DCF to focus more on kids who are at-risk
As the Florida Department of Children and Families moves to overhaul its approach to child safety, critics are weighing in, including a policy group that DCF Interim Secretary Esther Jacobo asked to review a newly developed safety model.
The Casey Family Programs’ report comes after at least 20 deaths since April of children known to the department, and lawmakers have indicated that child safety will be one of their top priorities during the upcoming legislative session.
The report found that DCF’s safety model is too narrowly focused on protecting children in danger and not focused enough on preventing at-risk children from becoming endangered.
The question of risk is central to the report, which concluded that DCF’s method of assessing danger classifies children as simply safe or unsafe, rather than falling somewhere on a continuum between the two.
“The safety model … does not clearly convey the cumulative emotional and developmental harm which children may suffer from chronic neglect or from the combination of chronic neglect with physical abuse or sexual abuse,” wrote Casey’s Alan Puckett and Dee Wilson. “In many chronically referring families, children may be neither in present or impending danger nor truly safe given the cumulative developmental and emotional impact, and occasional significant harm, which may result from low level chronic maltreatment.”
Jacobo said the most useful piece of the report was its “articulation of why risk is so important in our investigations, because we miss a chronic family that perhaps is never unsafe when we see them, but the risk factors are such that they could be unsafe in the future, and our system may not have caught that.”
The agency is adopting a number of the Casey recommendations. They include an additional focus on infants and toddlers, who were overwhelmingly the victims of fatal abuse and neglect this spring and summer.
“Very young children are also much more likely to suffer serious harm when they are maltreated than are older children,” noted the report.
“The (Florida) safety model’s guidelines are incongruent with child-protection practices designed for babies and toddlers, the age groups at greatest risk for serious inflicted injuries and maltreatment fatalities.”
Last week, Jacobo told the House Healthy Families Subcommittee that two child-protective investigators would be assigned to each case involving children ages three and younger in families dealing with substance abuse, domestic violence and/or three or more prior incidents involving child protective investigations.
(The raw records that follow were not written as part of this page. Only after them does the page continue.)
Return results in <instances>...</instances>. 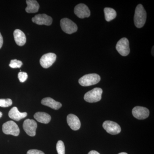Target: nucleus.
<instances>
[{
	"label": "nucleus",
	"instance_id": "4",
	"mask_svg": "<svg viewBox=\"0 0 154 154\" xmlns=\"http://www.w3.org/2000/svg\"><path fill=\"white\" fill-rule=\"evenodd\" d=\"M3 132L6 134L18 136L20 133L19 126L16 122L13 121L7 122L3 125Z\"/></svg>",
	"mask_w": 154,
	"mask_h": 154
},
{
	"label": "nucleus",
	"instance_id": "5",
	"mask_svg": "<svg viewBox=\"0 0 154 154\" xmlns=\"http://www.w3.org/2000/svg\"><path fill=\"white\" fill-rule=\"evenodd\" d=\"M60 26L64 32L67 34L74 33L78 30L76 24L68 18H63L60 20Z\"/></svg>",
	"mask_w": 154,
	"mask_h": 154
},
{
	"label": "nucleus",
	"instance_id": "7",
	"mask_svg": "<svg viewBox=\"0 0 154 154\" xmlns=\"http://www.w3.org/2000/svg\"><path fill=\"white\" fill-rule=\"evenodd\" d=\"M37 123L33 119H27L24 121L23 128L27 134L31 137L36 135Z\"/></svg>",
	"mask_w": 154,
	"mask_h": 154
},
{
	"label": "nucleus",
	"instance_id": "23",
	"mask_svg": "<svg viewBox=\"0 0 154 154\" xmlns=\"http://www.w3.org/2000/svg\"><path fill=\"white\" fill-rule=\"evenodd\" d=\"M18 79L21 82L23 83L25 82L28 78V75L27 73L25 72H19L18 75Z\"/></svg>",
	"mask_w": 154,
	"mask_h": 154
},
{
	"label": "nucleus",
	"instance_id": "1",
	"mask_svg": "<svg viewBox=\"0 0 154 154\" xmlns=\"http://www.w3.org/2000/svg\"><path fill=\"white\" fill-rule=\"evenodd\" d=\"M146 19V13L143 6L141 4L138 5L135 11L134 25L137 28H141L145 24Z\"/></svg>",
	"mask_w": 154,
	"mask_h": 154
},
{
	"label": "nucleus",
	"instance_id": "29",
	"mask_svg": "<svg viewBox=\"0 0 154 154\" xmlns=\"http://www.w3.org/2000/svg\"><path fill=\"white\" fill-rule=\"evenodd\" d=\"M118 154H128L127 153H125V152H121V153H119Z\"/></svg>",
	"mask_w": 154,
	"mask_h": 154
},
{
	"label": "nucleus",
	"instance_id": "21",
	"mask_svg": "<svg viewBox=\"0 0 154 154\" xmlns=\"http://www.w3.org/2000/svg\"><path fill=\"white\" fill-rule=\"evenodd\" d=\"M23 64L21 61L17 59L12 60L9 64V66L12 68H19Z\"/></svg>",
	"mask_w": 154,
	"mask_h": 154
},
{
	"label": "nucleus",
	"instance_id": "3",
	"mask_svg": "<svg viewBox=\"0 0 154 154\" xmlns=\"http://www.w3.org/2000/svg\"><path fill=\"white\" fill-rule=\"evenodd\" d=\"M102 92L103 91L101 88H94L85 94L84 99L86 102L90 103L99 102L102 99Z\"/></svg>",
	"mask_w": 154,
	"mask_h": 154
},
{
	"label": "nucleus",
	"instance_id": "28",
	"mask_svg": "<svg viewBox=\"0 0 154 154\" xmlns=\"http://www.w3.org/2000/svg\"><path fill=\"white\" fill-rule=\"evenodd\" d=\"M2 112H0V118H1V117H2Z\"/></svg>",
	"mask_w": 154,
	"mask_h": 154
},
{
	"label": "nucleus",
	"instance_id": "8",
	"mask_svg": "<svg viewBox=\"0 0 154 154\" xmlns=\"http://www.w3.org/2000/svg\"><path fill=\"white\" fill-rule=\"evenodd\" d=\"M57 56L53 53H48L45 54L40 59V64L44 68L47 69L52 65L55 62Z\"/></svg>",
	"mask_w": 154,
	"mask_h": 154
},
{
	"label": "nucleus",
	"instance_id": "13",
	"mask_svg": "<svg viewBox=\"0 0 154 154\" xmlns=\"http://www.w3.org/2000/svg\"><path fill=\"white\" fill-rule=\"evenodd\" d=\"M67 122L69 126L73 130H78L81 127V122L79 118L74 114H69L67 116Z\"/></svg>",
	"mask_w": 154,
	"mask_h": 154
},
{
	"label": "nucleus",
	"instance_id": "26",
	"mask_svg": "<svg viewBox=\"0 0 154 154\" xmlns=\"http://www.w3.org/2000/svg\"><path fill=\"white\" fill-rule=\"evenodd\" d=\"M88 154H100L98 152L96 151L95 150L91 151V152H89V153Z\"/></svg>",
	"mask_w": 154,
	"mask_h": 154
},
{
	"label": "nucleus",
	"instance_id": "14",
	"mask_svg": "<svg viewBox=\"0 0 154 154\" xmlns=\"http://www.w3.org/2000/svg\"><path fill=\"white\" fill-rule=\"evenodd\" d=\"M9 116L10 118L15 121H19L22 119L25 118L28 115L26 112L21 113L19 112L17 107H14L11 108L9 112Z\"/></svg>",
	"mask_w": 154,
	"mask_h": 154
},
{
	"label": "nucleus",
	"instance_id": "18",
	"mask_svg": "<svg viewBox=\"0 0 154 154\" xmlns=\"http://www.w3.org/2000/svg\"><path fill=\"white\" fill-rule=\"evenodd\" d=\"M34 117L38 122L44 124H48L51 120L50 115L45 112H37L34 114Z\"/></svg>",
	"mask_w": 154,
	"mask_h": 154
},
{
	"label": "nucleus",
	"instance_id": "25",
	"mask_svg": "<svg viewBox=\"0 0 154 154\" xmlns=\"http://www.w3.org/2000/svg\"><path fill=\"white\" fill-rule=\"evenodd\" d=\"M3 44V38L2 34L0 33V49L2 48Z\"/></svg>",
	"mask_w": 154,
	"mask_h": 154
},
{
	"label": "nucleus",
	"instance_id": "19",
	"mask_svg": "<svg viewBox=\"0 0 154 154\" xmlns=\"http://www.w3.org/2000/svg\"><path fill=\"white\" fill-rule=\"evenodd\" d=\"M105 19L107 22H110L115 19L116 17V11L113 8H106L104 9Z\"/></svg>",
	"mask_w": 154,
	"mask_h": 154
},
{
	"label": "nucleus",
	"instance_id": "12",
	"mask_svg": "<svg viewBox=\"0 0 154 154\" xmlns=\"http://www.w3.org/2000/svg\"><path fill=\"white\" fill-rule=\"evenodd\" d=\"M132 114L138 119H144L148 117L149 111L147 108L140 106H136L133 109Z\"/></svg>",
	"mask_w": 154,
	"mask_h": 154
},
{
	"label": "nucleus",
	"instance_id": "16",
	"mask_svg": "<svg viewBox=\"0 0 154 154\" xmlns=\"http://www.w3.org/2000/svg\"><path fill=\"white\" fill-rule=\"evenodd\" d=\"M42 105L51 107L54 110H58L62 107L60 102H57L50 97H46L42 99L41 101Z\"/></svg>",
	"mask_w": 154,
	"mask_h": 154
},
{
	"label": "nucleus",
	"instance_id": "27",
	"mask_svg": "<svg viewBox=\"0 0 154 154\" xmlns=\"http://www.w3.org/2000/svg\"><path fill=\"white\" fill-rule=\"evenodd\" d=\"M152 55L154 56V46L152 48Z\"/></svg>",
	"mask_w": 154,
	"mask_h": 154
},
{
	"label": "nucleus",
	"instance_id": "6",
	"mask_svg": "<svg viewBox=\"0 0 154 154\" xmlns=\"http://www.w3.org/2000/svg\"><path fill=\"white\" fill-rule=\"evenodd\" d=\"M116 50L122 56H126L130 53L129 41L126 38H121L116 44Z\"/></svg>",
	"mask_w": 154,
	"mask_h": 154
},
{
	"label": "nucleus",
	"instance_id": "15",
	"mask_svg": "<svg viewBox=\"0 0 154 154\" xmlns=\"http://www.w3.org/2000/svg\"><path fill=\"white\" fill-rule=\"evenodd\" d=\"M14 38L17 45L23 46L26 42V37L25 33L19 29H16L14 33Z\"/></svg>",
	"mask_w": 154,
	"mask_h": 154
},
{
	"label": "nucleus",
	"instance_id": "20",
	"mask_svg": "<svg viewBox=\"0 0 154 154\" xmlns=\"http://www.w3.org/2000/svg\"><path fill=\"white\" fill-rule=\"evenodd\" d=\"M57 151L58 154H65L64 144L61 140H59L56 145Z\"/></svg>",
	"mask_w": 154,
	"mask_h": 154
},
{
	"label": "nucleus",
	"instance_id": "9",
	"mask_svg": "<svg viewBox=\"0 0 154 154\" xmlns=\"http://www.w3.org/2000/svg\"><path fill=\"white\" fill-rule=\"evenodd\" d=\"M103 127L108 133L111 134H117L121 132V127L117 123L114 122H104L103 124Z\"/></svg>",
	"mask_w": 154,
	"mask_h": 154
},
{
	"label": "nucleus",
	"instance_id": "10",
	"mask_svg": "<svg viewBox=\"0 0 154 154\" xmlns=\"http://www.w3.org/2000/svg\"><path fill=\"white\" fill-rule=\"evenodd\" d=\"M32 21L37 25L49 26L52 24L53 20L51 17L46 14H39L32 18Z\"/></svg>",
	"mask_w": 154,
	"mask_h": 154
},
{
	"label": "nucleus",
	"instance_id": "24",
	"mask_svg": "<svg viewBox=\"0 0 154 154\" xmlns=\"http://www.w3.org/2000/svg\"><path fill=\"white\" fill-rule=\"evenodd\" d=\"M27 154H45L43 152L37 149H30L27 152Z\"/></svg>",
	"mask_w": 154,
	"mask_h": 154
},
{
	"label": "nucleus",
	"instance_id": "11",
	"mask_svg": "<svg viewBox=\"0 0 154 154\" xmlns=\"http://www.w3.org/2000/svg\"><path fill=\"white\" fill-rule=\"evenodd\" d=\"M75 14L80 19L88 18L91 15V11L88 6L84 4H80L75 6L74 9Z\"/></svg>",
	"mask_w": 154,
	"mask_h": 154
},
{
	"label": "nucleus",
	"instance_id": "22",
	"mask_svg": "<svg viewBox=\"0 0 154 154\" xmlns=\"http://www.w3.org/2000/svg\"><path fill=\"white\" fill-rule=\"evenodd\" d=\"M13 104L12 100L10 99H0V107H8Z\"/></svg>",
	"mask_w": 154,
	"mask_h": 154
},
{
	"label": "nucleus",
	"instance_id": "17",
	"mask_svg": "<svg viewBox=\"0 0 154 154\" xmlns=\"http://www.w3.org/2000/svg\"><path fill=\"white\" fill-rule=\"evenodd\" d=\"M27 7L25 11L29 14L37 13L39 8V4L35 0H27L26 1Z\"/></svg>",
	"mask_w": 154,
	"mask_h": 154
},
{
	"label": "nucleus",
	"instance_id": "2",
	"mask_svg": "<svg viewBox=\"0 0 154 154\" xmlns=\"http://www.w3.org/2000/svg\"><path fill=\"white\" fill-rule=\"evenodd\" d=\"M101 78L97 74H89L80 78L79 82L81 86L88 87L96 85L100 82Z\"/></svg>",
	"mask_w": 154,
	"mask_h": 154
}]
</instances>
Those are the risk factors consistently identified as predictors of child maltreatment, she said, and teams will follow up after an investigation has closed to ensure that the family has stabilized.
Additionally, DCF will monitor family safety plans more often, employ second-party consultations in high-risk cases and strengthen its quality-assurance system.
The advocacy group Florida’s Children First has repeatedly criticized DCF for a 72 percent reduction in quality-assurance positions since 2008.
At an August town hall meeting, Howard Talenfeld, the group’s president, called on the Legislature to restore the 76 quality-assurance positions it had cut three years before, saying DCF needed the eyes and ears to monitor at-risk children.
“The Casey Family Programs report makes it clear that more work is needed before Florida’s new model will achieve its intended purpose,” wrote Christina Spudeas, the executive director of Florida’s Children First, in her response to the report.
When Jacobo explained the safety model to the House subcommittee last week, she assured Chairwoman Gayle Harrell, R-Stuart, that DCF would strengthen its emphasis on families in which children are chronically neglected.
“The prevention piece is an enormous piece,” Jacobo said. “But that’s a longer conversation.”
“I can assure you we will have that conversation,” Harrell replied.